# Introduction. Please help me get started.



## jigger (Aug 10, 2009)

Hello. Looks like a great site. I raised fancy pigeons when I was a boy and I always wanted to get back into pigeons. This time I want rollers. I need all the help I can get. Here's what I think I want to do but I'm open to suggestions. I want a small loft. I live in town in a residential area. I do not want to compete. I just want to watch them fly every evening. I do not want to raise pigeons and then have to cull the ones that I don't want. I'm a little too tender hearted for that. What I'd like to have is about a dozen or so good rollers, preferably all hens and replace them as they die off or get lost. No breeding if possible.

Here are some of the things you can help me with, if you please. Pick out any or all of them to respond to. 

1.Where can I find a plan for the loft that will fit my needs as described above? What do you suggest?

2.Can I have a kit with all females and expect them to return to the loft?

3.Can you suggest literature that will give me the basics of care, feeding and flying Roller pigeons?

4.Are there other web sites I should be looking at as well as this one?

5.How would you go about acquiring birds? I would rather pay a little more if that will assure me I'm getting good quality birds. Again, I want to keep and care for the birds I get. I'm not good at culling.


----------



## bluecheck (Aug 17, 2006)

1. http://www.redroselofts.com/starter_loft.htm
http://12voltman.wordpress.com/2007/08/17/a-couple-of-great-loft-designs/
(I'd also ask the club guys in the clubs below since they know what is best in your area.)

2 - yes

3 - The Birmingham Roller Pigeon by Wm. Pensom http://www.sierrawave.com/pensom/
There are also about five other good ones, you can find them all at JEDDS Pigeon Supply
http://www.jedds.com/StoreFront.bok
ROLLER AND TUMBLER PIGEONS, Batty, Joseph 
TRUE SPINNING ROLLERS II by David D. Kowalski 
WINNERS WITH SPINNERS by Graham Dexter 


4 - http://www.nbrconline.com for Birminghams http://www.angelfire.com/ut2/uora or http://www.cichlidlovers.com/fors.htm for Oriental Rollers

5. Find a good local breeder whose birds you can check in the air (that's the best); otherwise, talk to the clubs they can point you to good guys.


----------



## jigger (Aug 10, 2009)

Bluecheck,
Thank you. That's the information I needed.

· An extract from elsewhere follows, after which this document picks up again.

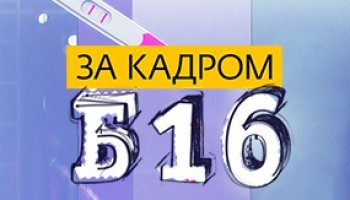 Беременна в 16. За кадром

Can you expand on the All-Hen question? Is it a good idea? What are the pros and cons? Seems like they might take off if they don't have mates????


----------



## Tennman1 (Mar 31, 2009)

Whenever you get a bunch of women together, they just want to cluck and scratch and not fly


----------



## jmaxpsi (Jul 31, 2009)

lol....i believe they perform better when they are happy...... look into oriental rollers.


----------



## pigeonmama (Jan 9, 2005)

Tennman1 said:


> Whenever you get a bunch of women together, they just want to cluck and scratch and not fly


Watch it, sonny!! This old hen will get ya
Daryl


----------